1. Why exactly are you so mad at GCC's optimizer and constantly belittle its capacities ? Did a GCC developer working on the optimizer destroy your hometown and salt the earth or something ? I also don't get why you put "optimizer" between quotes like that - is this supposed to imply calling GCC's optimizer as such is some insult to some hypothetical better optimizer ? (note: I say hypothetical because I haven't seen any optimizer that would be so much better than GCC's as to make it seem insultingly bad compared to it - Clang is comparable to GCC in its capacities but you also appear to hate it, given what I've seen elsewhere, and I'd expect other compilers like ICC and MSVC to be the ones that would be the butt of the joke here, given how poor they are compared to GCC and Clang...)

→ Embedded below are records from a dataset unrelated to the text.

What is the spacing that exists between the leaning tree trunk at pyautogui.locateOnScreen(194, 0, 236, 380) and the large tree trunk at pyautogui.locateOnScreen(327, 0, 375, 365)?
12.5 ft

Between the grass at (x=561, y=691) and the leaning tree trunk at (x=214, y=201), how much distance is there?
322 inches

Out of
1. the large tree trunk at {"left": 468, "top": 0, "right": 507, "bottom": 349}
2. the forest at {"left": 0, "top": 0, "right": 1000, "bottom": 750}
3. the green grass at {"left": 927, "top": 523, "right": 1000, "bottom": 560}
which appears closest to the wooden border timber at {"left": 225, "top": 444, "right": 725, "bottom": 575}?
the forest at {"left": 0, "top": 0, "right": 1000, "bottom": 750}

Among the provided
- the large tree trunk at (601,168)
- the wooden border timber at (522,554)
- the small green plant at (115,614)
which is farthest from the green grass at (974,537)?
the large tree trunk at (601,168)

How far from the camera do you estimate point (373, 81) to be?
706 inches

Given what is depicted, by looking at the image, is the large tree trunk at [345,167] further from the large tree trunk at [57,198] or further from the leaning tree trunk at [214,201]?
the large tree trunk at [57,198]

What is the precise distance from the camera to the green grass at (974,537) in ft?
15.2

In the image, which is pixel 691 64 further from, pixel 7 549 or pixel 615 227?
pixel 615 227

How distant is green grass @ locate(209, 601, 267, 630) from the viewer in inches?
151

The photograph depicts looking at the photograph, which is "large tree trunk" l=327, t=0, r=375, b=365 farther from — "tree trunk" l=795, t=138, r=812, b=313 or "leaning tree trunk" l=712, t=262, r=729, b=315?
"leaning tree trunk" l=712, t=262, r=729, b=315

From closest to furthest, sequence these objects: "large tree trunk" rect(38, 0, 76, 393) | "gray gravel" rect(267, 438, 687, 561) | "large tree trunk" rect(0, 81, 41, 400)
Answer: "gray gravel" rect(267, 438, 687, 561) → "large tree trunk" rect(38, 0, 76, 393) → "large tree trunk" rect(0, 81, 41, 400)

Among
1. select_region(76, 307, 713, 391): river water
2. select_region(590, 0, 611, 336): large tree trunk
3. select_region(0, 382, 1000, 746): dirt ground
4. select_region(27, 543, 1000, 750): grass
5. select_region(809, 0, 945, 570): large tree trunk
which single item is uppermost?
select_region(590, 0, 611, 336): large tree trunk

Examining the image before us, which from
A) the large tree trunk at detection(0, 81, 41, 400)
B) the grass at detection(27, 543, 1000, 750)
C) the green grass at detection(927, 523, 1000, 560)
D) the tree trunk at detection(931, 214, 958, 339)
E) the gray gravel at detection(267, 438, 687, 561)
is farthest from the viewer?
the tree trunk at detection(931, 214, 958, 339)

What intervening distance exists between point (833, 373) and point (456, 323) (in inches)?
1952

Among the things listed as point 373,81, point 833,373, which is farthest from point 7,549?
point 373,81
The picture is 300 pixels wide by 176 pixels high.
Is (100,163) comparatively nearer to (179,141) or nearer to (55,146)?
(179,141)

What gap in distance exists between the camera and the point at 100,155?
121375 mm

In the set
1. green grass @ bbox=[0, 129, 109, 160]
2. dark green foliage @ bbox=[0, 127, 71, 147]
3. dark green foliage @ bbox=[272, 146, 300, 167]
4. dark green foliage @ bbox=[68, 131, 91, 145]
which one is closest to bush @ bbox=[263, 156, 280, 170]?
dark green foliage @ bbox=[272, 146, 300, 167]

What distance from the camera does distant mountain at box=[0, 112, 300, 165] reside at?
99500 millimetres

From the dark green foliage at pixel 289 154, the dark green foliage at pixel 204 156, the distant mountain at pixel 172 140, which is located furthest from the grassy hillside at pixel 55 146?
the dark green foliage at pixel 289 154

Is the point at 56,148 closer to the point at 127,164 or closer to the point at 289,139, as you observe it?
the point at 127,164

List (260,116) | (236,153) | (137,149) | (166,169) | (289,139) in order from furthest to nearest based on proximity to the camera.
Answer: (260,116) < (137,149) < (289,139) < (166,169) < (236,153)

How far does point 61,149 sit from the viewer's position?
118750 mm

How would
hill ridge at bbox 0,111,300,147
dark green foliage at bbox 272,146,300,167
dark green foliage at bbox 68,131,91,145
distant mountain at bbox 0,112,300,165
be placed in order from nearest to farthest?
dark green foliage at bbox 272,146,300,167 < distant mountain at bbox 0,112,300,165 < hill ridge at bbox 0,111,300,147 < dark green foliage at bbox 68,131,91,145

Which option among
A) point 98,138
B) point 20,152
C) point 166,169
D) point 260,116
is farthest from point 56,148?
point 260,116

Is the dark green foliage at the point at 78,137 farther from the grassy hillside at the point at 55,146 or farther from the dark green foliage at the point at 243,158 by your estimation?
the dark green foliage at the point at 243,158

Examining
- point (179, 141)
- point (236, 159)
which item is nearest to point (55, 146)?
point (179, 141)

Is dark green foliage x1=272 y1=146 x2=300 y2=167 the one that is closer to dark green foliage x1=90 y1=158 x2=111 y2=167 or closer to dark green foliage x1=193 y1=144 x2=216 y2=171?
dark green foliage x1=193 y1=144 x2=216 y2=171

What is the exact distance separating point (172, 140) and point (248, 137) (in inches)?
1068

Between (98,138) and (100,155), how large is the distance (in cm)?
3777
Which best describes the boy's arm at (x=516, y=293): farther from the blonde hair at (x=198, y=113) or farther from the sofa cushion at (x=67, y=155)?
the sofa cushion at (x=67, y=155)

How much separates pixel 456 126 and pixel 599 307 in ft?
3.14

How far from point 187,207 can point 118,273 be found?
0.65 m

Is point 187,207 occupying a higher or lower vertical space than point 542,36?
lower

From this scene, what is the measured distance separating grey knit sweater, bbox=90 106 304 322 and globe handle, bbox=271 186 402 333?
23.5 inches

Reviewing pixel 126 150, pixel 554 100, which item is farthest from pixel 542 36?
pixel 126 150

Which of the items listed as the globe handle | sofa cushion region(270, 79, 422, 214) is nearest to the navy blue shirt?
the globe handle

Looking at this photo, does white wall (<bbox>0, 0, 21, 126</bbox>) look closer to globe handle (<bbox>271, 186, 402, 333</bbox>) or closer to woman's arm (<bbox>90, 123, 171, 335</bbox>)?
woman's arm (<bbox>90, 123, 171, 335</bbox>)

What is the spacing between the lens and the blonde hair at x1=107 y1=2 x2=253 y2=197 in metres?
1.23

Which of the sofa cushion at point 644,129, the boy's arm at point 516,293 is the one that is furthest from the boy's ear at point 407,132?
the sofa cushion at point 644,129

2. Are you aware that these emails are not only pretty useless, but potentially actively counterproductive ? I'd personally expect GCC developers, who are rightfully not particularly happy at the thought of having to constantly suffer your belittling emails, to at best actively ignore them - but even worse from what I presume would be your POV (that of someone who wants GCC's optimizer to improve), this constant spam might give rise to what would be a pretty reasonable response: to be biased against any proposed improvement that comes from or derives from your emails. Arguably, to not be biased against them would encourage you to keep sending more emails, which people do not want as of now.


PS: I hope you understand that I'm being somewhat generous when assuming you genuinely want to get GCC's optimizer to improve, and are simply failing to work effectively towards this goal. Someone else might instead think you're just a troll that uses this as a pretext to send inflammatory emails everywhere and waste the time of people like me.